━━━━━ TRECHO FORNECIDO ━━━━━

Você acorda sozinho em um quarto escuro. Seria impossível contabilizar quantos jogos de ação e aventura começam exatamente assim, da mesma forma como seria leviano se deixar convencer que este é um jogo convencional por conta de uma entrada clichê. OneShot: World Machine Edition está muito distante de qualquer comparação com qualquer outro adventure point-and-click que eu já tenha experimentado, mesmo fazendo questão de lidar com muitos dos principais paradigmas deste e de tantos outros gêneros tão reconhecíveis. É como se o tempo todo estivéssemos diante de algo que já vimos e fizemos antes, mas pela primeira vez.
Admito que a cena descrita não é a primeira coisa de verdade que acontece no jogo, pelo menos não para esta edição. Esta versão para consoles de um jogo lançado lá em 2014 passou por algumas transformações para emular a sensação de se estar jogando no PC porque isso é importante para a trama. Portanto, ao iniciar o jogo estamos diante não de uma tela de abertura ou um menu convencional, mas de um sistema operacional de computadores pessoais. Sim, o game se estabelece primeiro a partir daquela área de trabalho tão comum com ícones, cursor de mouse, tema e até papel de parede customizável, ambiente que acaba funcionando como uma espécie de meta-menu principal. Nele, temos acesso ao jogo em si, bem como medalhas (as conquistas que refletem os troféus do game), colecionáveis, configurações e outras opções corriqueiras.

━━━━━ BLOCO DE DADOS ━━━━━

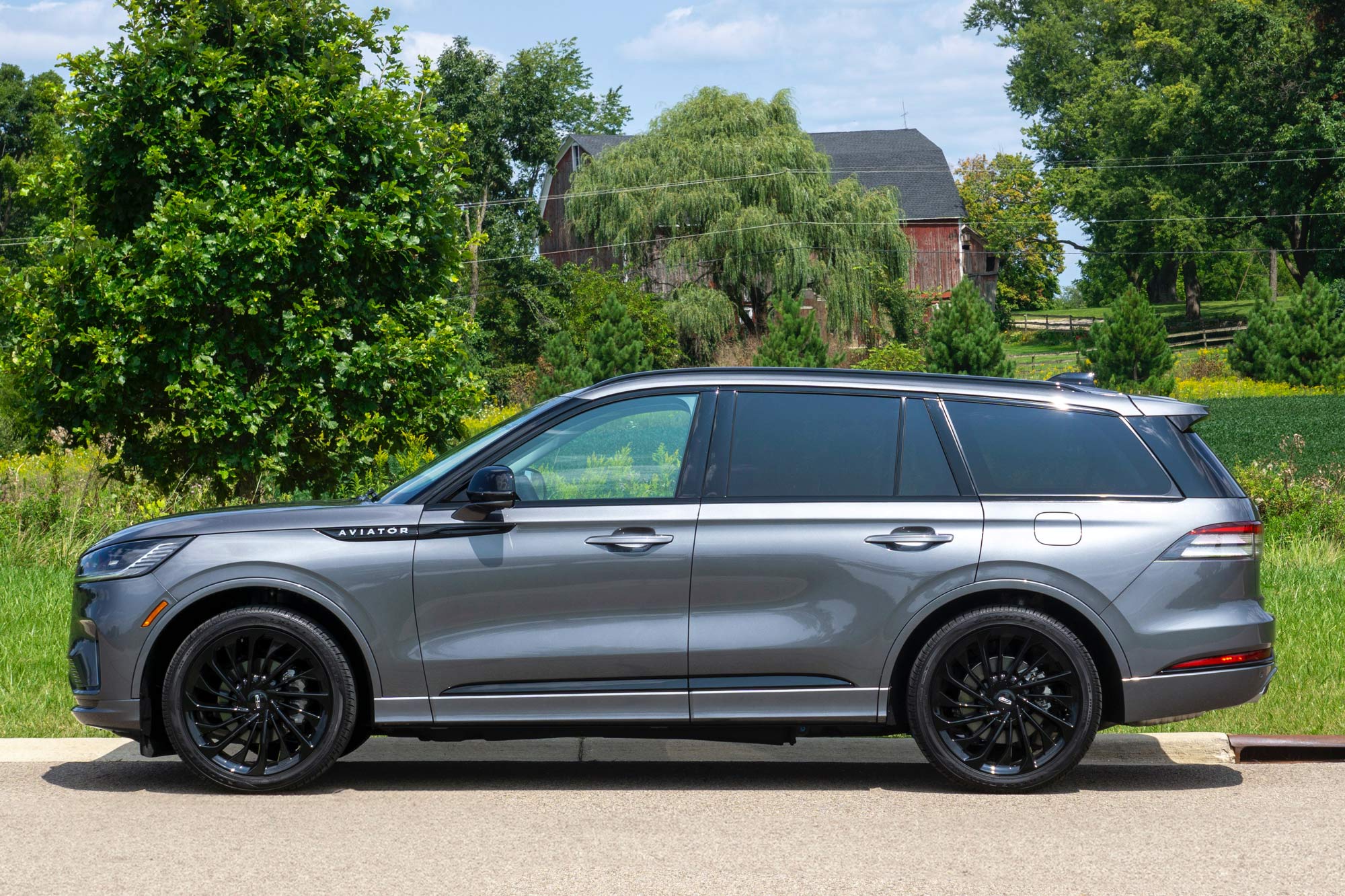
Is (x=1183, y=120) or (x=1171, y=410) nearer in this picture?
(x=1171, y=410)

━━━━━

TAREFAS A REALIZAR:
a) Repita literalmente a passagem do texto sobre OneShot que começa em "Admito que a" e termina em "outras opções corriqueiras.".
b) Enumere todos os itens da área de trabalho do sistema operacional que o texto sobre OneShot menciona.
c) Retome o texto sobre OneShot a partir do ponto em que ele termina, dando continuidade ao que foi escrito.

RESPOSTAS POR TAREFA:
a)
Admito que a cena descrita não é a primeira coisa de verdade que acontece no jogo, pelo menos não para esta edição. Esta versão para consoles de um jogo lançado lá em 2014 passou por algumas transformações para emular a sensação de se estar jogando no PC porque isso é importante para a trama. Portanto, ao iniciar o jogo estamos diante não de uma tela de abertura ou um menu convencional, mas de um sistema operacional de computadores pessoais. Sim, o game se estabelece primeiro a partir daquela área de trabalho tão comum com ícones, cursor de mouse, tema e até papel de parede customizável, ambiente que acaba funcionando como uma espécie de meta-menu principal. Nele, temos acesso ao jogo em si, bem como medalhas (as conquistas que refletem os troféus do game), colecionáveis, configurações e outras opções corriqueiras.

b) Ícones, cursor de mouse, tema e papel de parede customizável.

c)
Dominada a interface, somos convidados a rodar o jogo dentro deste sistema e aí sim ver a dramatização do quarto escuro. Tão logo descubramos a saída, encontramos uma lâmpada no porão da casa e é aí que o jogo realmente começa. Estamos no controle de Niko, uma personagem que está tão perdida na história quanto nós, e que descobre, desvendando o mundo árido e opressivo que se abre a ela, ser o ponto central em uma grande profecia, que há muito tempo previu que seria ela a levar o sol ao seu lugar e trazer a luz de volta para esse mundo. Se é um plot que os RPGs noventistas cansaram de abordar, é a forma como a narrativa se constrói que faz de OneShot algo especial.
Não demora muito para que o jogador se perceba como parte da mise-en-scène deste universo. Sim, o jogo não só tem consciência da nossa presença como nos distingue, em termos de personalidade, da própria protagonista a quem estamos controlando. Aliás, esta por vezes se dirige a nós diretamente para debates sobre decisões importantes ou simplesmente para problematizar a própria natureza desta relação. Seríamos nós criadores deste mundo fantástico ou espectadores culpados do que se desenrola nesta aventura? O grande atrativo desta abordagem que abusa da quebra da quarta parede é o modo surpreendente de como interferimos na ação, convidados ou não por quem está na tela, e o quanto isso se mostra essencial para o desfecho da trama.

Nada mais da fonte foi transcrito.